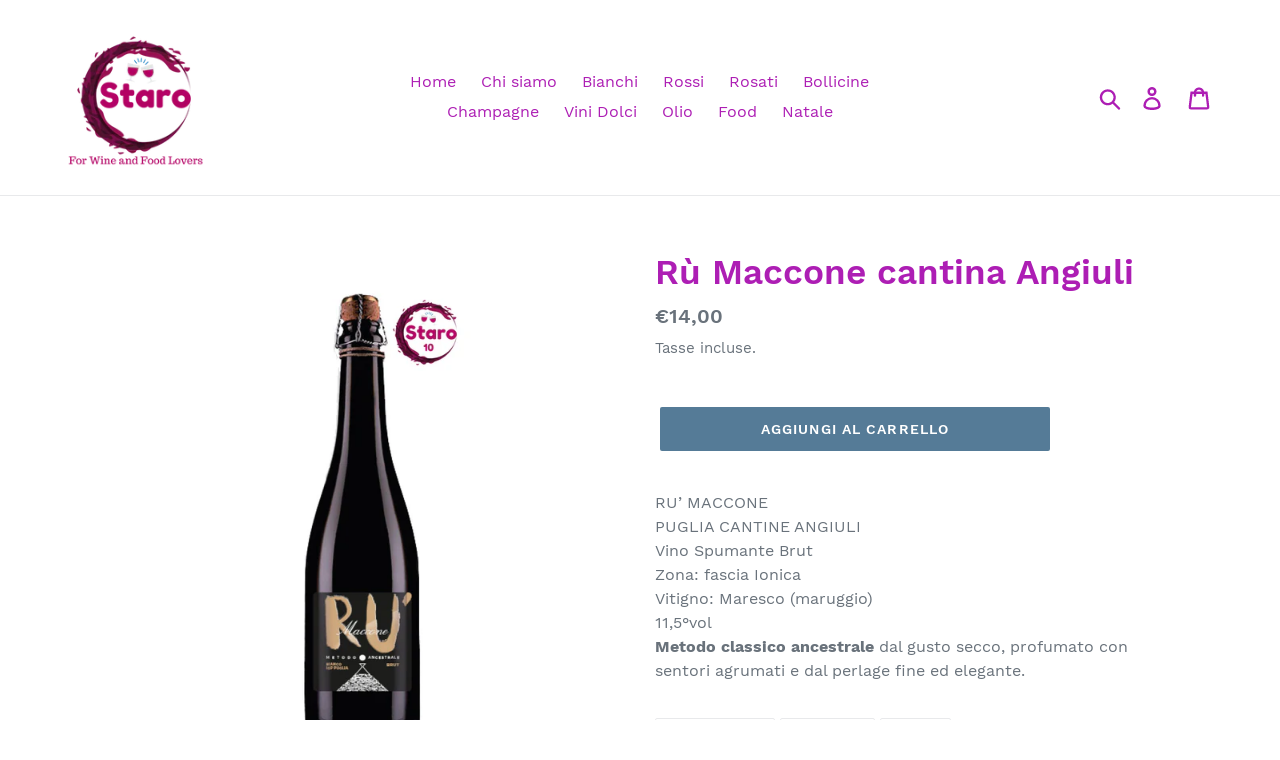

--- FILE ---
content_type: text/javascript; charset=UTF-8
request_url: https://shy.elfsight.com/p/boot/?callback=__esappsPlatformBoot2249686074&shop=staro10.myshopify.com&w=e8b2b060-0208-11e9-815e-d764c0780719
body_size: 1225
content:
/**/__esappsPlatformBoot2249686074({"status":1,"data":{"widgets":{"e8b2b060-0208-11e9-815e-d764c0780719":{"status":1,"data":{"app":"instashow","settings":{"source":["@staro10wine"],"filterOnly":[],"filterExcept":[],"limit":6,"layout":"slider","postTemplate":"tile","columns":5,"rows":2,"gutter":0,"responsive":[{"minWidth":1024,"columns":4,"rows":2,"gutter":0},{"minWidth":768,"columns":3,"rows":2,"gutter":0},{"minWidth":375,"columns":2,"rows":2,"gutter":0}],"width":"auto","callToActionButtons":[{"postUrl":"https:\/\/www.instagram.com\/p\/Bmr7eH0nyxQ\/","buttonLabel":"Get Instagram Feed now","buttonLink":"https:\/\/elfsight.com\/instagram-feed-instashow\/"},{"postUrl":"https:\/\/www.instagram.com\/p\/BmgZy5FnnQB\/","buttonLabel":"Get Instagram Feed now","buttonLink":"https:\/\/elfsight.com\/instagram-feed-instashow\/"},{"postUrl":"https:\/\/www.instagram.com\/p\/BmbbCfBndRU\/","buttonLabel":"Get Instagram Feed now","buttonLink":"https:\/\/elfsight.com\/instagram-feed-instashow\/"}],"postElements":["user","date","instagramLink","likesCount","commentsCount","share","text"],"popupElements":["user","location","followButton","instagramLink","likesCount","share","text","comments","date"],"imageClickAction":"popup","sliderArrows":true,"sliderDrag":true,"sliderSpeed":0.6,"sliderAutoplay":"","colorScheme":"custom","colorPostOverlayBg":"rgba(194, 0, 176, 0.86)","colorPostOverlayText":"rgb(255, 255, 255)","colorPostBg":"rgb(255, 255, 255)","colorPostText":"rgb(0, 0, 0)","colorPostLinks":"rgb(0, 53, 105)","colorSliderArrows":"rgb(255, 255, 255)","colorSliderArrowsBg":"rgba(0, 0, 0, 0.9)","colorGridLoadMoreButton":"rgb(56, 151, 240)","colorPopupOverlay":"rgba(43, 43, 43, 0.9)","colorPopupBg":"rgb(255, 255, 255)","colorPopupText":"rgb(0, 0, 0)","colorPopupLinks":"rgb(0, 53, 105)","colorPopupFollowButton":"rgb(0, 53, 105)","colorPopupCtaButton":"rgb(56, 151, 240)","widgetTitle":"Seguici su Instagram","lang":"it","cacheTime":300,"deactivate":false,"hideElfsightLogo":true},"preferences":[]}}},"assets":["https:\/\/static.elfsight.com\/apps\/instashow\/release\/7ffc343176c360281c0dafe3c32abd282b5500df\/app\/instashow.js"]}});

###

Brief ▸ Leaving out the pictures, print every record exactly as written.

Response below ▸
--- FILE ---
content_type: text/javascript; charset=UTF-8
request_url: https://shy.elfsight.com/p/boot/?callback=__esappsPlatformBoot2249686074&shop=staro10.myshopify.com&w=e8b2b060-0208-11e9-815e-d764c0780719
body_size: 1225
content:
/**/__esappsPlatformBoot2249686074({"status":1,"data":{"widgets":{"e8b2b060-0208-11e9-815e-d764c0780719":{"status":1,"data":{"app":"instashow","settings":{"source":["@staro10wine"],"filterOnly":[],"filterExcept":[],"limit":6,"layout":"slider","postTemplate":"tile","columns":5,"rows":2,"gutter":0,"responsive":[{"minWidth":1024,"columns":4,"rows":2,"gutter":0},{"minWidth":768,"columns":3,"rows":2,"gutter":0},{"minWidth":375,"columns":2,"rows":2,"gutter":0}],"width":"auto","callToActionButtons":[{"postUrl":"https:\/\/www.instagram.com\/p\/Bmr7eH0nyxQ\/","buttonLabel":"Get Instagram Feed now","buttonLink":"https:\/\/elfsight.com\/instagram-feed-instashow\/"},{"postUrl":"https:\/\/www.instagram.com\/p\/BmgZy5FnnQB\/","buttonLabel":"Get Instagram Feed now","buttonLink":"https:\/\/elfsight.com\/instagram-feed-instashow\/"},{"postUrl":"https:\/\/www.instagram.com\/p\/BmbbCfBndRU\/","buttonLabel":"Get Instagram Feed now","buttonLink":"https:\/\/elfsight.com\/instagram-feed-instashow\/"}],"postElements":["user","date","instagramLink","likesCount","commentsCount","share","text"],"popupElements":["user","location","followButton","instagramLink","likesCount","share","text","comments","date"],"imageClickAction":"popup","sliderArrows":true,"sliderDrag":true,"sliderSpeed":0.6,"sliderAutoplay":"","colorScheme":"custom","colorPostOverlayBg":"rgba(194, 0, 176, 0.86)","colorPostOverlayText":"rgb(255, 255, 255)","colorPostBg":"rgb(255, 255, 255)","colorPostText":"rgb(0, 0, 0)","colorPostLinks":"rgb(0, 53, 105)","colorSliderArrows":"rgb(255, 255, 255)","colorSliderArrowsBg":"rgba(0, 0, 0, 0.9)","colorGridLoadMoreButton":"rgb(56, 151, 240)","colorPopupOverlay":"rgba(43, 43, 43, 0.9)","colorPopupBg":"rgb(255, 255, 255)","colorPopupText":"rgb(0, 0, 0)","colorPopupLinks":"rgb(0, 53, 105)","colorPopupFollowButton":"rgb(0, 53, 105)","colorPopupCtaButton":"rgb(56, 151, 240)","widgetTitle":"Seguici su Instagram","lang":"it","cacheTime":300,"deactivate":false,"hideElfsightLogo":true},"preferences":[]}}},"assets":["https:\/\/static.elfsight.com\/apps\/instashow\/release\/7ffc343176c360281c0dafe3c32abd282b5500df\/app\/instashow.js"]}});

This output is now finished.